A new Bill before the Scottish Parliament will, if passed by MSPs, allow much stricter measures to be taken against those who allow their dogs to worry livestock.
The maximum penalty will increase to a £5,000 fine or imprisonment for six months.
SNP MSP Emma Harper, who was brought up on a farm in the south west of Scotland, has made the cause her own in recent years culminating in the publication this week (May 19) of the Livestock Worrying - Dogs (Protection of Livestock) (Amendment) (Scotland) Bill.
It will now pass to stage one scrutiny at Holyrood.
Apart from the increased penalties the new legislation will allows the courts to ban a convicted person from owning a dog or allowing their dog to go on agricultural land.

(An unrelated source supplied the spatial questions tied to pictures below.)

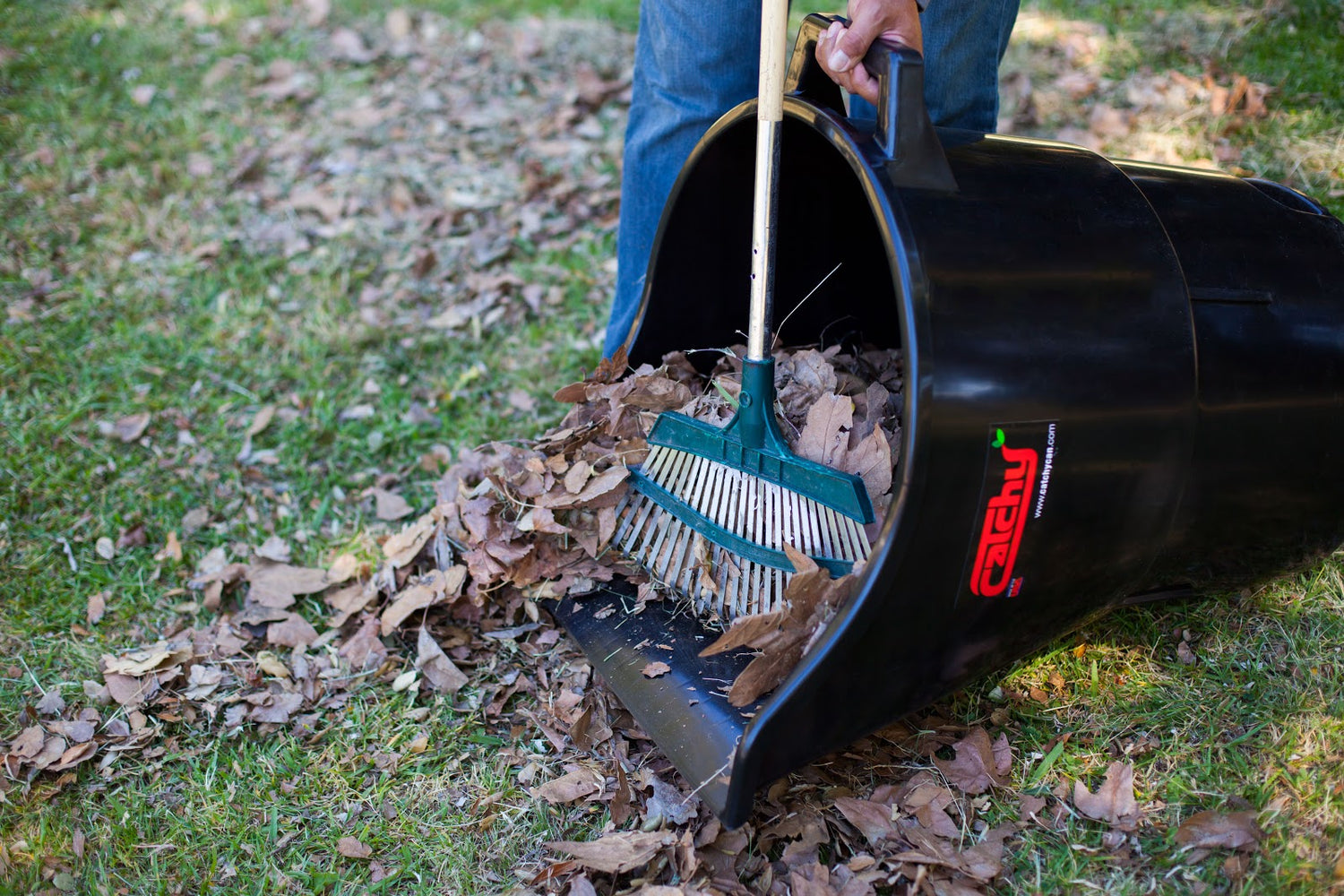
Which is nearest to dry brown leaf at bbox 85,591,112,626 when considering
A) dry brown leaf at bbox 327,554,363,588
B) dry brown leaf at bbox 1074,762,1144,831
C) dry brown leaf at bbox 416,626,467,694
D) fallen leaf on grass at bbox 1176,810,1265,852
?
dry brown leaf at bbox 327,554,363,588

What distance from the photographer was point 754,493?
197 centimetres

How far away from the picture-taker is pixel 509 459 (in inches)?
95.7

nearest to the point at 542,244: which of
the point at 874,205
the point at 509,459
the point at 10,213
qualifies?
the point at 509,459

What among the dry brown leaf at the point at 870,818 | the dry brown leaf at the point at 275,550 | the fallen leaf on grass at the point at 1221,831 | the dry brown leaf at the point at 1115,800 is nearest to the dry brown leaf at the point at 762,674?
the dry brown leaf at the point at 870,818

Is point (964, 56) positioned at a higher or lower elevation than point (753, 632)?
higher

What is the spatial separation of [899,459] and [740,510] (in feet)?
1.55

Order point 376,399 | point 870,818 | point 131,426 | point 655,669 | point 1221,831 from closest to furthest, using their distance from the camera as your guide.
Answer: point 1221,831
point 870,818
point 655,669
point 131,426
point 376,399

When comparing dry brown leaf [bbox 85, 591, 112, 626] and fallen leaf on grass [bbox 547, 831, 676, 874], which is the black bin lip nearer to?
fallen leaf on grass [bbox 547, 831, 676, 874]

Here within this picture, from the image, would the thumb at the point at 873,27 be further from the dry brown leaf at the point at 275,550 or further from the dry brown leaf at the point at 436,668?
the dry brown leaf at the point at 275,550

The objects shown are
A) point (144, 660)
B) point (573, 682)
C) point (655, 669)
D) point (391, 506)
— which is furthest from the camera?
point (391, 506)

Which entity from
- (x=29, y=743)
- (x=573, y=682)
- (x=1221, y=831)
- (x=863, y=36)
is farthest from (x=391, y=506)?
(x=1221, y=831)

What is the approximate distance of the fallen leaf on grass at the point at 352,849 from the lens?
187cm

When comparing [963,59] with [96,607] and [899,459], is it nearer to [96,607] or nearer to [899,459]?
[899,459]

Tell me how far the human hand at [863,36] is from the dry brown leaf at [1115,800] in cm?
126
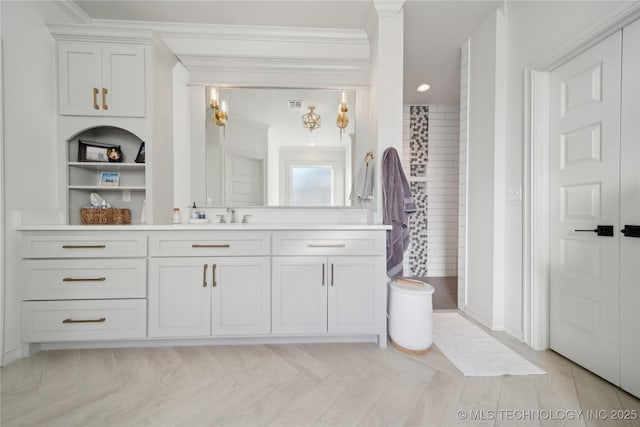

It will also give police greater powers to investigate and enforce livestock worrying offences.
Significantly this includes going onto land to identify a dog, seize it and collect evidence from it. Other organisations could be given similar powers.
The term ’livestock worrying’ will be extended to additional types of farmed animals beyond sheep.
The definition of ’worrying’ will be widened to include chasing, attacking and killing animals.
NFU Scotland president Andrew McCornick said: “Current penalty levels and associated legislation have not presented enough of a deterrent to prevent reckless dog owners from allowing their dogs to carry out livestock attacks.
"To address that, we welcome the publication of the draft Bill and the measures that it proposes. Because livestock worrying remains a considerable issue for our members, we view this Bill is a vital stepping stone in the fight to reduce this blight on the countryside.”
Mr McCornick went further proposing that the Bill could include measures to compensate farmers for losses incurred due to dog worrying.
Ms Harper said: “I am pleased, after almost two years of rigorous consultation, stakeholder engagement and a drafting process, that I have now formally introduced my Bill to the Scottish Parliament where it will shortly proceed to the three-stage legislative process before hopefully becoming law in Scotland."